To do:
- A) Update the action recognition abstract from the words "The paper tackles" through "NTU 120 X-Sub.", replacing "paper" with "study".
- B) According to the action recognition abstract, to what are the mixup operations restricted in order to avoid distribution shifts?
Segment Start: Source text
LSTC-MDA: A Unified Framework for Long-Short Term Temporal Convolution and Mixed Data Augmentation in Skeleton-Based Action Recognition
This work addresses action recognition for applications like surveillance and human-computer interaction, but it is incremental as it builds on existing temporal convolution and data augmentation methods.
The paper tackles the challenges of limited labeled data and modeling temporal dependencies in skeleton-based action recognition by proposing LSTC-MDA, a unified framework that achieves state-of-the-art results, including 94.1% on NTU 60 X-Sub and 90.4% on NTU 120 X-Sub.
Skeleton-based action recognition faces two longstanding challenges: the scarcity of labeled training samples and difficulty modeling short- and long-range temporal dependencies. To address these issues, we propose a unified framework, LSTC-MDA, which simultaneously improves temporal modeling and data diversity. We introduce a novel Long-Short Term Temporal Convolution (LSTC) module with parallel short- and long-term branches, these two feature branches are then aligned and fused adaptively using learned similarity weights to preserve critical long-range cues lost by conventional stride-2 temporal convolutions. We also extend Joint Mixing Data Augmentation (JMDA) with an Additive Mixup at the input level, diversifying training samples and restricting mixup operations to the same camera view to avoid distribution shifts. Ablation studies confirm each component contributes. LSTC-MDA achieves state-of-the-art results: 94.1% and 97.5% on NTU 60 (X-Sub and X-View), 90.4% and 92.0% on NTU 120 (X-Sub and X-Set),97.2% on NW-UCLA. Code: https://github.com/xiaobaoxia/LSTC-MDA.
Segment End: Source text
Segment Start: Entries shown
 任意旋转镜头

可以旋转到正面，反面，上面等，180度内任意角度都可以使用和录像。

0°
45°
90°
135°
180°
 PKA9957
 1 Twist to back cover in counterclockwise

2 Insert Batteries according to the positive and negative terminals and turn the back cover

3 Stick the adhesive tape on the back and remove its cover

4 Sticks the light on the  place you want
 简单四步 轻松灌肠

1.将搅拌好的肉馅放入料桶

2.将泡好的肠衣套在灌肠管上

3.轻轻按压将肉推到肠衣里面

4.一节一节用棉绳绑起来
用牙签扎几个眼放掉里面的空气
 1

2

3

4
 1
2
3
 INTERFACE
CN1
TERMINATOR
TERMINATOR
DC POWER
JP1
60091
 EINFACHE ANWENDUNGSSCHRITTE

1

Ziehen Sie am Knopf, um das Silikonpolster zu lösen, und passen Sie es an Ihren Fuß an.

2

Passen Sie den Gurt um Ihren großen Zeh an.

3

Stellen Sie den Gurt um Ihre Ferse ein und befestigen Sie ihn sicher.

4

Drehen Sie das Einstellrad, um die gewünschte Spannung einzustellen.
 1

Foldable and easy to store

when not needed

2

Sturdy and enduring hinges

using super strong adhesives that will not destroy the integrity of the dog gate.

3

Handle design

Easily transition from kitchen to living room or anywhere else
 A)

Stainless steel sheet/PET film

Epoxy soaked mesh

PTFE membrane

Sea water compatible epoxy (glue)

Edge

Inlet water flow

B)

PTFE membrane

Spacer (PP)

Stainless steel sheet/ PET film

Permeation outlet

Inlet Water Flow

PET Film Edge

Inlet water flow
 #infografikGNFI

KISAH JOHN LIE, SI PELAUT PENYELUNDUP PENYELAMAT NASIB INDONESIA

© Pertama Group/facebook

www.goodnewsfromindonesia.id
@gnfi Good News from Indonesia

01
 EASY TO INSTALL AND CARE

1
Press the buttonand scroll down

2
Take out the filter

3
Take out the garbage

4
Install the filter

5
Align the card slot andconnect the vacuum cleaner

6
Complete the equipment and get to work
Segment End: Entries shown
Answers provided:
- A)
The study tackles the challenges of limited labeled data and modeling temporal dependencies in skeleton-based action recognition by proposing LSTC-MDA, a unified framework that achieves state-of-the-art results, including 94.1% on NTU 60 X-Sub and 90.4% on NTU 120 X-Sub.

- B) To the same camera view.